NA ASSEICEIRA, LENDO SOBRE A VIDA E A OBRA DE PAUL GAUGUIN
A luz de fim de Agosto declina sobre
o terraço desta casa na província
onde leio que
o pintor Paul Gauguin
se esquivou às obrigações familiares
abandonando mulher e filhos
para poder viajar pelos Mares do Sul
e «perseguir a sua arte».
Por ter lido agora estas palavras
ergo os olhos da página 57
e vejo à minha frente
o bando de corvos poisado
nos grossos cabos eléctricos,
a planura do céu, o campo de milho
mais extenso das redondezas
onde se escondem os meus filhos
um do outro, e os dois de mim.
Para Gauguin, regressando à leitura,
o apelo da criação,
o amor profundo pela pintura
falaram mais alto do que a prosa
da existência pequeno-burguesa
da segunda metade de Oitocentos
motivo que o conduziu à rejeição
«dos deveres convencionais
para com a família»,
definitivamente deixada para trás.
Mas, mesmo sublinhando frases claras,
não se torna evidente para mim
se o pintor fez o «que sentiu
que tinha que fazer para atingir
o seu mais alto grau de excelência pessoal»
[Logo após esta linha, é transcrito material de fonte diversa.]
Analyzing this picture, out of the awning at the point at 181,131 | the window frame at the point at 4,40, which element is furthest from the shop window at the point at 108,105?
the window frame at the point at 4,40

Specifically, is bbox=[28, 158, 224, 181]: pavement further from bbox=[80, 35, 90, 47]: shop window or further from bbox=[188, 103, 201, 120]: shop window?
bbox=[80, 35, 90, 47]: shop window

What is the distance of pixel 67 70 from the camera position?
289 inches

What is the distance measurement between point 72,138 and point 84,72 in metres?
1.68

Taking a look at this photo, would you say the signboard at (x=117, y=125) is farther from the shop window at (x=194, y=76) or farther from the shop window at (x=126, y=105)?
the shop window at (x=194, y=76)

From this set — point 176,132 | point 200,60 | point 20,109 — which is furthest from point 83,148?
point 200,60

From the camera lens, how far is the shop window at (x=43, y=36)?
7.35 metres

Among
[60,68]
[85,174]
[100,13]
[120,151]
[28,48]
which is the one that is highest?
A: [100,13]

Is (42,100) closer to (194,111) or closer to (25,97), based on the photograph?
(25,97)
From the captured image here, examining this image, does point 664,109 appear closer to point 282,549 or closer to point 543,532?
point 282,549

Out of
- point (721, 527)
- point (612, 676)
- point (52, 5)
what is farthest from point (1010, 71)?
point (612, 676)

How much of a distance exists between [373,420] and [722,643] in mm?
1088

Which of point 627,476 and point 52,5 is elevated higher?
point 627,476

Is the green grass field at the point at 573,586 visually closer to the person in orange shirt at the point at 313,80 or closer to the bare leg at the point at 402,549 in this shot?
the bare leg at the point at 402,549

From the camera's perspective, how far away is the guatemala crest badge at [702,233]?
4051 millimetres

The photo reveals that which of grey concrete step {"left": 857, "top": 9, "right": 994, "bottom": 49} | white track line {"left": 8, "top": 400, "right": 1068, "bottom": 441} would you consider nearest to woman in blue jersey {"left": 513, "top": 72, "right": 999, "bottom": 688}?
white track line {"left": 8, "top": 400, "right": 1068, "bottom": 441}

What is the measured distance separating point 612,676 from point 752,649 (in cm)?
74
e, deste modo, legar aos homens
«o fruto da sua arte»
(como argumentam Shai Biderman
& Eliana Jacobowitz)
ou se, mais exasperadamente
do que possa parecer,
a pintura foi a tábua de salvação,
o último recurso para a fuga
ao pântano (outros dirão ao inferno)
da vida conjugal, em Copenhaga,
com Mette Sophie Gad e as 5 crianças.
Quanto a mim,
gostaria de desfazer a dúvida
e prosseguir a leitura,
no entanto, na província,
o sol de fim de Agosto dissolve-se
por detrás do telhado da casa
e a noite vai estendendo uma frescura ventosa
que torna praticamente impossível
o acto de ler.
Quase às escuras
restam-me, pois, os gritos dos filhos,
algures,
e a voz da minha mulher a dizer
que é preciso pôr a mesa para o jantar.
Por isso,
porque não estamos no Taiti
nem no século XIX
nem eu sou o famoso pintor primitivo
moderno Paul Gauguin,
marco a página, fecho o livro
e levanto-me
para tratar dos pratos e talheres.
O poema, desculpem, tem que ficar por aqui.
Resumo: A Poesia em 2009 [de Criatura, n.º3], Assírio & Alvim, Lisboa, 2010.